Domingo de la Semana 23ª del Tiempo Ordinario.  Ciclo B – 5 de septiembre 2021

Lectura del Santo Evangelio según San Marcos 7, 31-37

Los criterios que el mundo tiene para juzgar a las personas no son los mismos criterios de Dios. Todas las lecturas dominicales nos hablan del amor de predilección[1] de Dios por los enfermos, los necesitados y los disminuidos física o espiritualmente. En la curación del sordomudo (Marcos 7, 31-37) comienza a darse la esperanza mesiánica que había sido anunciada ocho siglos antes por el profeta Isaías (Isaías 35, 4 -7a). Es lo mismo que afirma tajantemente el apóstol Santiago al decir: «¿Acaso no ha escogido Dios a los pobres según el mundo como ricos en la fe y herederos del Reino que prometió a los que le aman?» (Santiago 2, 1-5). 

¡Sé fuerte en el Señor!

# Instrucciones de la tarea
Extrae literalmente del texto sobre el Evangelio de Marcos el fragmento que va desde «Domingo de la Semana» hasta «en el Señor!».

# Extracto de datos

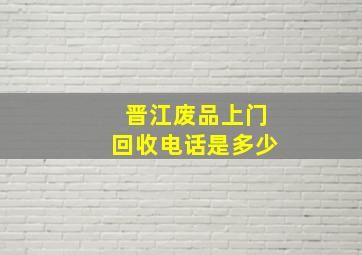 晋江废品上门回收电话是多少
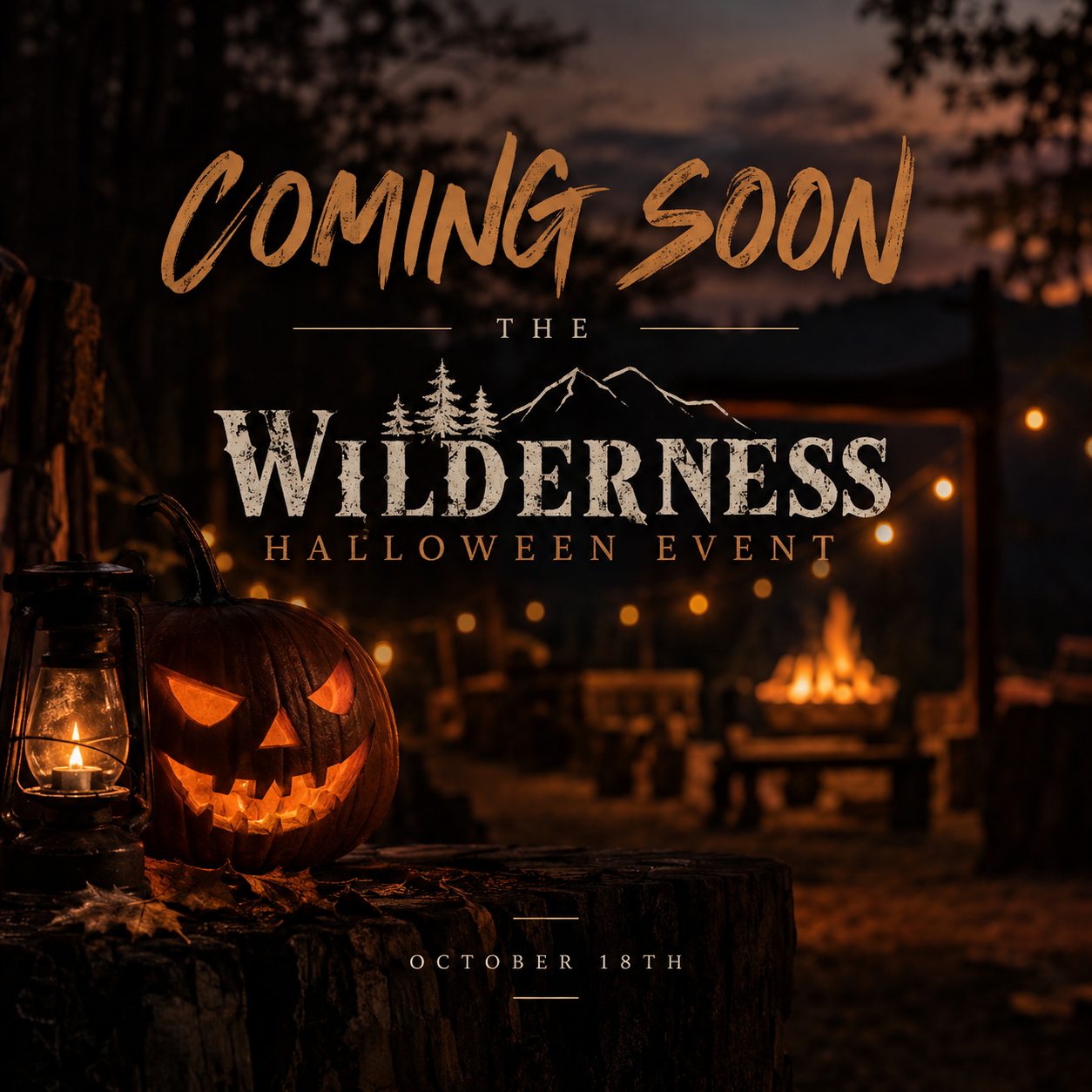 Coming Soon: The Wilderness Halloween Event on October 18th, featuring a glowing jack-o-lantern and campfire ambiance.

# Respuesta
Domingo de la Semana 23ª del Tiempo Ordinario.  Ciclo B – 5 de septiembre 2021

Lectura del Santo Evangelio según San Marcos 7, 31-37

Los criterios que el mundo tiene para juzgar a las personas no son los mismos criterios de Dios. Todas las lecturas dominicales nos hablan del amor de predilección[1] de Dios por los enfermos, los necesitados y los disminuidos física o espiritualmente. En la curación del sordomudo (Marcos 7, 31-37) comienza a darse la esperanza mesiánica que había sido anunciada ocho siglos antes por el profeta Isaías (Isaías 35, 4 -7a). Es lo mismo que afirma tajantemente el apóstol Santiago al decir: «¿Acaso no ha escogido Dios a los pobres según el mundo como ricos en la fe y herederos del Reino que prometió a los que le aman?» (Santiago 2, 1-5). 

¡Sé fuerte en el Señor!